2. **Run your first task** (Before proceeding, check the logs in `logs` directory to ensure the vLLM server is deployed.)
```python
import asyncio
from deploy_agent import run_one, BrowserPool
from utils.openai_generator import OpenAIAsyncGenerator
async def main():
# Initialize generator and browser
generator = OpenAIAsyncGenerator(
base_url="http://localhost:8001/v1",
model_name="OpenResearcher/OpenResearcher-30B-A3B",
use_native_tools=True
)
browser_pool = BrowserPool(search_url=None, browser_backend="serper")
# Run deep research
await run_one(
question="What is the latest news about OpenAI?",
qid="quick_start",
generator=generator,
browser_pool=browser_pool,
)
browser_pool.cleanup("quick_start")
if __name__ == "__main__":
asyncio.run(main())
```
The deep research agent will automatically search the web, browse webpages, and extract relevant information. You'll see the final answer along with all intermediate reasoning steps.
## π¬ Benchmark OpenResearcher
We benchmark our OpenResearcher-30B-A3B using below deep research benchmarks:
| Benchmark | Dataset Key | Size | Language | Search Backend | Description |
|-----------|-------------|------|----------|----------------|-------------|
| [BrowseComp-Plus](https://arxiv.org/abs/2508.06600) | `browsecomp_plus` | 830 | EN | local | Deep-research benchmark from BrowseComp isolating retriever and LLM agent effects |
| [BrowseComp](https://arxiv.org/abs/2504.12516) | `browsecomp` | 1,266 | EN | serper | A Simple Yet Challenging Benchmark for Browsing Agents |
| [GAIA-text](https://arxiv.org/abs/2311.12983) | `gaia` | 103 | EN | serper | Text-only subset of GAIA benchmark (dev split) |
| [xbench-DeepResearch](https://github.com/THUDM/xbench) | `xbench` | 100 | ZH | serper | DeepSearch benchmark with encrypted test cases |
For more info about these deep research benchmarks, see [benchmarks.md](assets/docs/benchmarks.md)

○ ○ ○ ○

**EXERCISES TO COMPLETE**
1. Answer these questions about the OpenResearcher passage, one line per answer, marked like the questions.
(a) In which directory should the logs be checked before running the first task?
(b) Which benchmark uses a local search backend?
(c) What size and language does the table give for xbench-DeepResearch?
2. Write the next part of the OpenResearcher passage, picking up after its final sentence about the benchmarks.

**EXTRACTED RECORDS**
○ ○ ○ ○

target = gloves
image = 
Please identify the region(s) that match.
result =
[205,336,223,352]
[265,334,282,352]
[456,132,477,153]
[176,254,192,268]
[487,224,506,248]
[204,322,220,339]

○ ○ ○ ○

**TASK-BY-TASK RESULTS**
1.
(a) The `logs` directory.
(b) BrowseComp-Plus.
(c) A size of 100, in ZH.

2.
### Example 1: BrowseComp-Plus with Local Search Engine
Complete evaluation using local dense search with browsecomp-plus [corpus](https://huggingface.co/datasets/Tevatron/browsecomp-plus-corpus) and [embeddings](https://huggingface.co/datasets/Tevatron/browsecomp-plus-indexes/tree/main/qwen3-embedding-8b) (**note: only applicable for BrowseComp-Plus**):
```bash
# Terminal 1: Start local Dense search service on port 8000
# Embedding model (Qwen3-Embedding-8B) will be deployed on GPUs 7
bash scripts/start_search_service.sh dense 8000
# Terminal 2: Start vLLM servers (requires 4 GPUs)
# TP=2, deploy 2 servers starting from port 8001 on GPUs 0,1,2,3
bash scripts/start_nemotron_servers.sh 2 8001 0,1,2,3
# Terminal 3: Run agent
bash run_agent.sh results/browsecomp_plus/OpenResearcher_dense 8001 2 browsecomp_plus local OpenResearcher/OpenResearcher-30B-A3B
```
What this does:
- Deploys Dense retriever service on port 8000 as search engine
- Launches 2 vLLM servers (ports 8001, 8002) with TP=2 across 4 GPUs
- Runs deepresearch agent with load balancing across both servers
### Example 2: GAIA with Serper API (No Local Search Needed)
Run with Serper Google Search API (**note: applicable to all benchmarks except BrowseComp-Plus**):
```bash
# Terminal 1: Start vLLM servers (requires 4 GPUs)
bash scripts/start_nemotron_servers.sh 2 8001 0,1,2,3
# Terminal 2: Run agent with serper search backend
bash run_agent.sh results/gaia/OpenResearcher_serper 8001 2 gaia serper OpenResearcher/OpenResearcher-30B-A3B
```
**Browser Backend Options:**
- `local` - Use local BM25/Dense search service (for BrowseComp-Plus)
- `serper` - Use Serper Google Search API (for all other benchmarks)
For other parameters, refer to [parameter.md](assets/docs/parameter.md).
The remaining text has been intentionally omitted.